**The task**.
Given the entries below, would you transcribe exactly the lines starting at the one with "Alat Pemberi Makan" and ending at the one with "Agave palmeri Engelm.", both kept, pictures omitted, nothing extra?

---- Data provided

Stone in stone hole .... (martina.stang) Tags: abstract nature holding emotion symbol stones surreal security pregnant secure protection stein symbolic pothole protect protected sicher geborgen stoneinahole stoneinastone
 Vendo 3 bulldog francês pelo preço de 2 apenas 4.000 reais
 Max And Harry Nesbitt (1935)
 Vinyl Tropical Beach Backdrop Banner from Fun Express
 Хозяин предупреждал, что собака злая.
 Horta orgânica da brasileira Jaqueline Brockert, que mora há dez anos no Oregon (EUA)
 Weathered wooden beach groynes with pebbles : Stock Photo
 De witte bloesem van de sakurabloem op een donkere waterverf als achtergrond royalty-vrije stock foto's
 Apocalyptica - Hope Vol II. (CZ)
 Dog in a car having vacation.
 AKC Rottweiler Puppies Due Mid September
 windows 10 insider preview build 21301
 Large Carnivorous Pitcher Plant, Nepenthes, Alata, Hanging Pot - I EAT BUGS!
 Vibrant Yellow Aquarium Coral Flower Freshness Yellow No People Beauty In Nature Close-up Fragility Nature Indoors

--------
---- Data provided

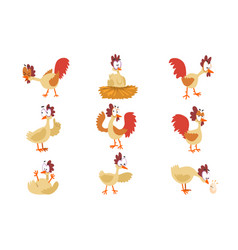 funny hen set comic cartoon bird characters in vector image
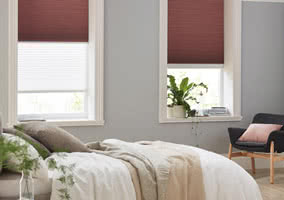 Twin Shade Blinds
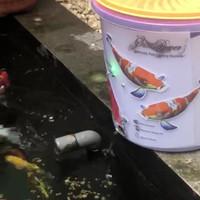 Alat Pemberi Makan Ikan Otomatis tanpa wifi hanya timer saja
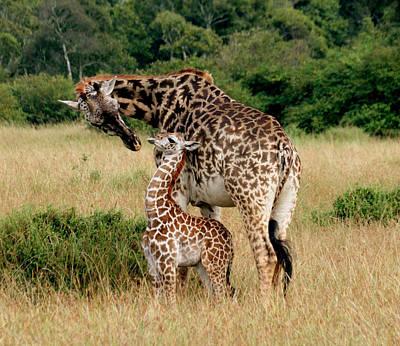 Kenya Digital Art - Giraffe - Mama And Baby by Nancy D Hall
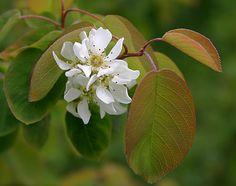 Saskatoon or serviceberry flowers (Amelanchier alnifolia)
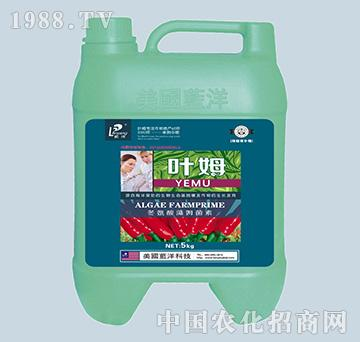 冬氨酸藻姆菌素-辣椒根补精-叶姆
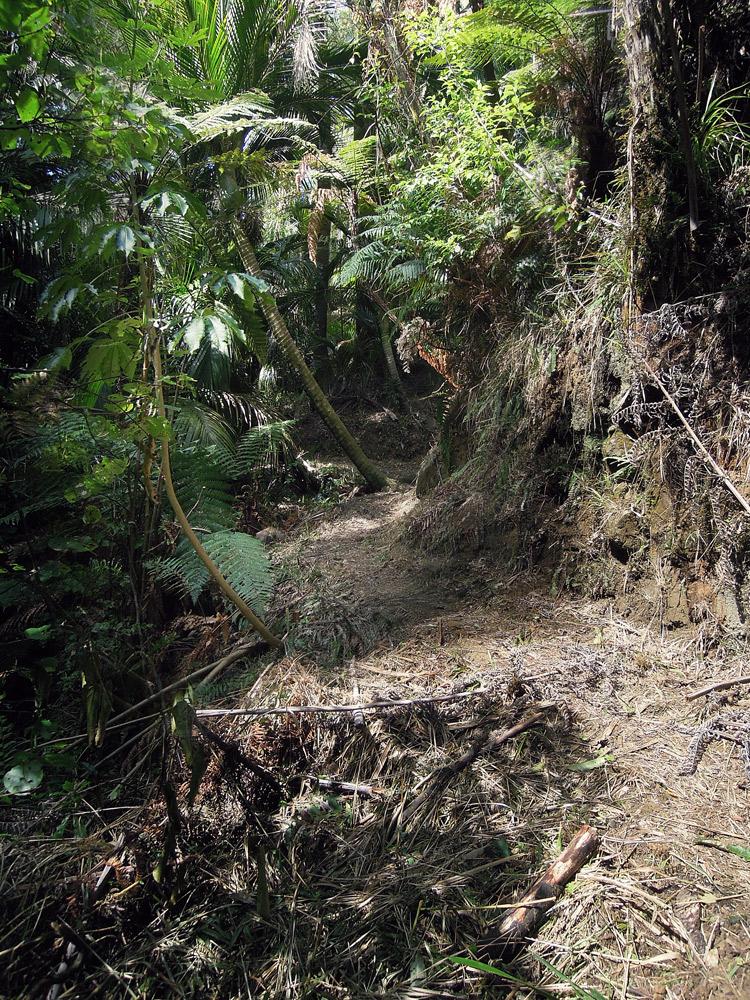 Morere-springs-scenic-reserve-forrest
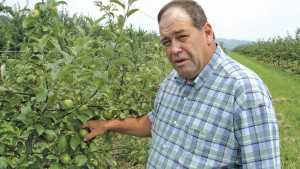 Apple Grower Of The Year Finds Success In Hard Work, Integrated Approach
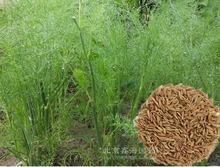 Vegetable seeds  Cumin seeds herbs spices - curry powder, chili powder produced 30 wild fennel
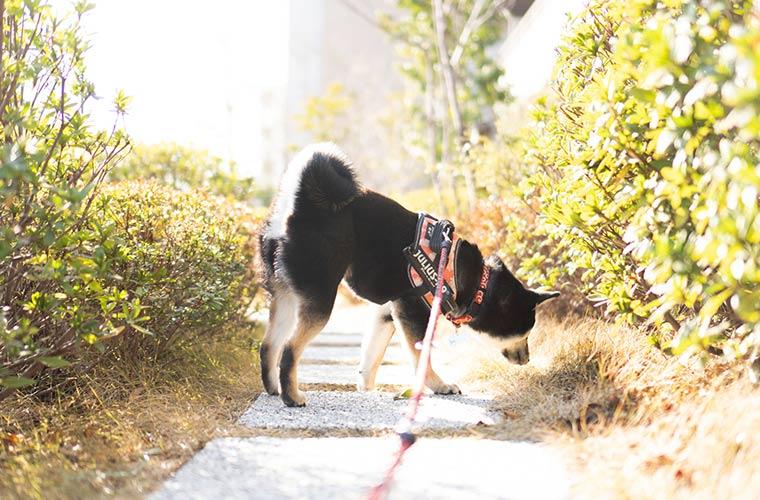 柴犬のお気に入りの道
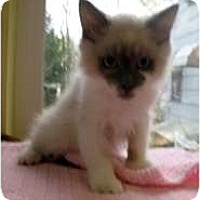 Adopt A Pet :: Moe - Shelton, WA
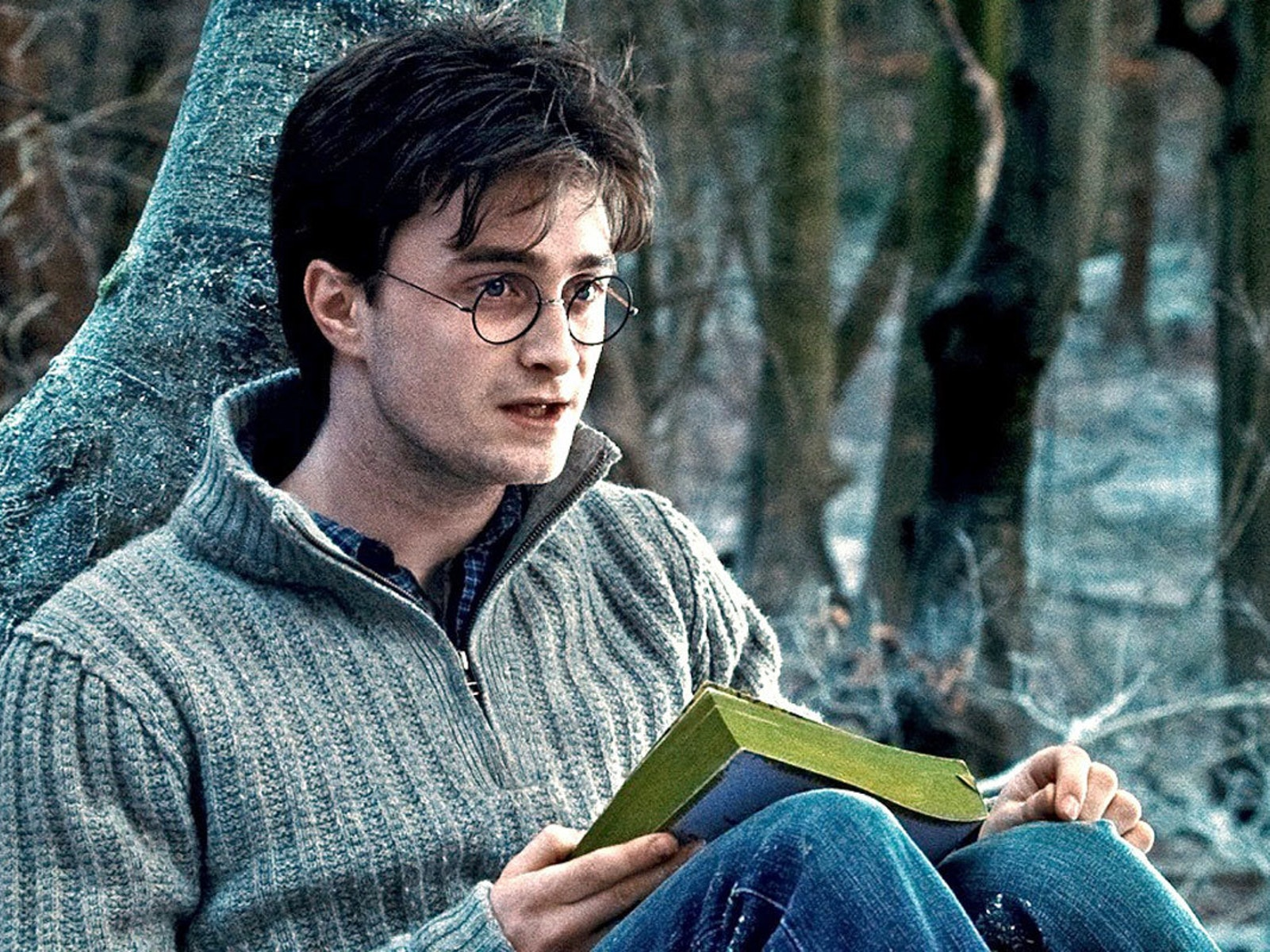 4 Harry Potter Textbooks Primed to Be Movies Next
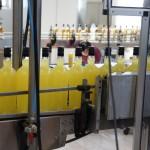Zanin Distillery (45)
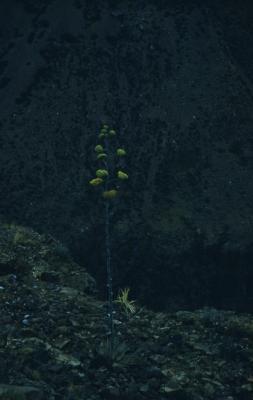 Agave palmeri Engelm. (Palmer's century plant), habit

--------
---- Data provided

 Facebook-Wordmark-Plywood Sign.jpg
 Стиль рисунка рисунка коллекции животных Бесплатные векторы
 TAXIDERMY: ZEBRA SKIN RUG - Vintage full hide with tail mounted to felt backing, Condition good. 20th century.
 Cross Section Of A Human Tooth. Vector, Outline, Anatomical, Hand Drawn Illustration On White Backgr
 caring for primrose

--------

**The completed task**.
 Alat Pemberi Makan Ikan Otomatis tanpa wifi hanya timer saja
 Kenya Digital Art - Giraffe - Mama And Baby by Nancy D Hall
 Saskatoon or serviceberry flowers (Amelanchier alnifolia)
 冬氨酸藻姆菌素-辣椒根补精-叶姆
 Morere-springs-scenic-reserve-forrest
 Apple Grower Of The Year Finds Success In Hard Work, Integrated Approach
 Vegetable seeds  Cumin seeds herbs spices - curry powder, chili powder produced 30 wild fennel
 柴犬のお気に入りの道
 Adopt A Pet :: Moe - Shelton, WA
 4 Harry Potter Textbooks Primed to Be Movies Next
Zanin Distillery (45)
 Agave palmeri Engelm. (Palmer's century plant), habit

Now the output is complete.